SET TASKS:
A: Answer these questions using the holiday traditions post:
(i) According to the post, what do they talk about on APW?
(ii) How many church services were there over the holiday, and when were they held?
(iii) What was eaten and drunk on Christmas eve after the evening's church visit?
B: Duplicate the part of the holiday traditions post starting at "I figured I’d" and ending at "and mulled wine.".

SUPPLIED TEXT:
◆ ◆ ◆ ◆
Archive for December, 2011

Holiday traditions

They get talked about so much. On APW they talk about respecting your mutual customs, while also making time for your own ‘baby family’, on other blogs they talk about interfaith families and their celebrations. And then of course there are plenty of bloggers who simply list their own traditions, give etiquette advice about conflicts or write about tangential topics.

I figured I’d chime in. Coming from a mildly Christian background, there have never been presents associated with the holiday. We did have lots of decorations, because my mom loves to do fun things to the house. No light-filled reindeer though. That trend is way too recent for my parents to have adopted it. There would be two church services, one in Christmas eve and one on Christmas morning. The rest of the holidays would be filled with hanging out with grandparents, reading inspirational stories (not (necessarily) religious or biblical) and making and eating tasty food.

Christmas eve, after the evening’s church visit, had meat pastries and mulled wine.
◆ ◆ ◆ ◆
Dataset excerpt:
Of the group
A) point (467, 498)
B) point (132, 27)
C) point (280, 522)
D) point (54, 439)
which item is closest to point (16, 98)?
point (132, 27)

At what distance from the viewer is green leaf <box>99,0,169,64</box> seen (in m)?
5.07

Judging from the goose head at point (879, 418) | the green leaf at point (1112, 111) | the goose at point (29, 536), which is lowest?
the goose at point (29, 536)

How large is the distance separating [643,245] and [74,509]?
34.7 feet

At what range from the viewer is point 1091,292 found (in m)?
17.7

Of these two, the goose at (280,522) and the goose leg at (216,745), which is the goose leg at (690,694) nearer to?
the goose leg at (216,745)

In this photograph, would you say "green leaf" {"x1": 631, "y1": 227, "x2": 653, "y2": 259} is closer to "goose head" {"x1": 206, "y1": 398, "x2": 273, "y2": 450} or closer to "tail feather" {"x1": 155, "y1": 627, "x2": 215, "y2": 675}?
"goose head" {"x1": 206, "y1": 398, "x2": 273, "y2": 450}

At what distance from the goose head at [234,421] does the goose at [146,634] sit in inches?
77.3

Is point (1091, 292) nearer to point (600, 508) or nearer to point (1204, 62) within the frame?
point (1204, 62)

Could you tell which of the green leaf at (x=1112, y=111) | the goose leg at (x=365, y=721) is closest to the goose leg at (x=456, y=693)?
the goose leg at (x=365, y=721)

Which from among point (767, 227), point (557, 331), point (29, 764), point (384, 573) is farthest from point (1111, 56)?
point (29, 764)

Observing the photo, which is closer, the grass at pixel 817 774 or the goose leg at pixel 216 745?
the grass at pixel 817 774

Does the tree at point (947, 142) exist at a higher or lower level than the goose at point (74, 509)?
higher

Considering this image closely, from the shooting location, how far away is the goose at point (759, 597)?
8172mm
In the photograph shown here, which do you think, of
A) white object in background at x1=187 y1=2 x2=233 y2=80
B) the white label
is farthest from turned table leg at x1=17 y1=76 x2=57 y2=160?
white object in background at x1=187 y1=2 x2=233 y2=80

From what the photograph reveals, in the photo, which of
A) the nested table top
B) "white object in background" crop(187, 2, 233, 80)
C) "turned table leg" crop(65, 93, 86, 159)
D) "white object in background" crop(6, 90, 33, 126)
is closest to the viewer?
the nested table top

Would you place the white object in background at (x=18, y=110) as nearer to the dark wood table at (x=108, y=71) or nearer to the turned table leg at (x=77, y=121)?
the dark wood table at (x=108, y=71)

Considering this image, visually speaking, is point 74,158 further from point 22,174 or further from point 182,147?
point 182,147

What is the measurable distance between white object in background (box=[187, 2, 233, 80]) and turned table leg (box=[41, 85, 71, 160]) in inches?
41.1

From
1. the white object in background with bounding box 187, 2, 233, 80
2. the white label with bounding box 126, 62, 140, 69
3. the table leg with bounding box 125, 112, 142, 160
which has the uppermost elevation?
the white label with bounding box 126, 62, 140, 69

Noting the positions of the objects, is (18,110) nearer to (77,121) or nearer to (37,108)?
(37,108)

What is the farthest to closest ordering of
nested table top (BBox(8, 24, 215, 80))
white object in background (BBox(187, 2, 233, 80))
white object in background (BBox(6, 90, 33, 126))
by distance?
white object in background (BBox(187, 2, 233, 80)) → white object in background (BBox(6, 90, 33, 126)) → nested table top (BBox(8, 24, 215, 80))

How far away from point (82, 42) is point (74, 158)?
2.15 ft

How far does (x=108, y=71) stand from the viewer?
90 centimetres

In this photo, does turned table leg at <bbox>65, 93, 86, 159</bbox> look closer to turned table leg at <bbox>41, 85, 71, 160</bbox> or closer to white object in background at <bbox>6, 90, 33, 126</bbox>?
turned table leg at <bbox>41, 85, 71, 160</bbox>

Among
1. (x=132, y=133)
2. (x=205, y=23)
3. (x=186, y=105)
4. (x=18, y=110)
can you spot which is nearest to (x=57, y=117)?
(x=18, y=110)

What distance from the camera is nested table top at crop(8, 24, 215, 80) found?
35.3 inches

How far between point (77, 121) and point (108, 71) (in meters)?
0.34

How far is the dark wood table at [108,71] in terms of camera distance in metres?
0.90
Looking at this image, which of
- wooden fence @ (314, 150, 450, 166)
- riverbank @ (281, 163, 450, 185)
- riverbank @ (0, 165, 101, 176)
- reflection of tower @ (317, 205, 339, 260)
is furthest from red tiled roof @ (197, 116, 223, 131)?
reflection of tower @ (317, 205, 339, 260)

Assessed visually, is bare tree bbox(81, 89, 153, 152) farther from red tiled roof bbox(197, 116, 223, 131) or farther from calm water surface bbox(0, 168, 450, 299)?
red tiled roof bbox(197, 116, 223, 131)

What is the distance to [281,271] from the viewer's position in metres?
◆ ◆ ◆ ◆
ANSWERS TO EACH TASK:
A:
(i) Respecting your mutual customs while also making time for your own "baby family."
(ii) Two: one on Christmas eve and one on Christmas morning.
(iii) Meat pastries and mulled wine.

B:
I figured I’d chime in. Coming from a mildly Christian background, there have never been presents associated with the holiday. We did have lots of decorations, because my mom loves to do fun things to the house. No light-filled reindeer though. That trend is way too recent for my parents to have adopted it. There would be two church services, one in Christmas eve and one on Christmas morning. The rest of the holidays would be filled with hanging out with grandparents, reading inspirational stories (not (necessarily) religious or biblical) and making and eating tasty food.

Christmas eve, after the evening’s church visit, had meat pastries and mulled wine.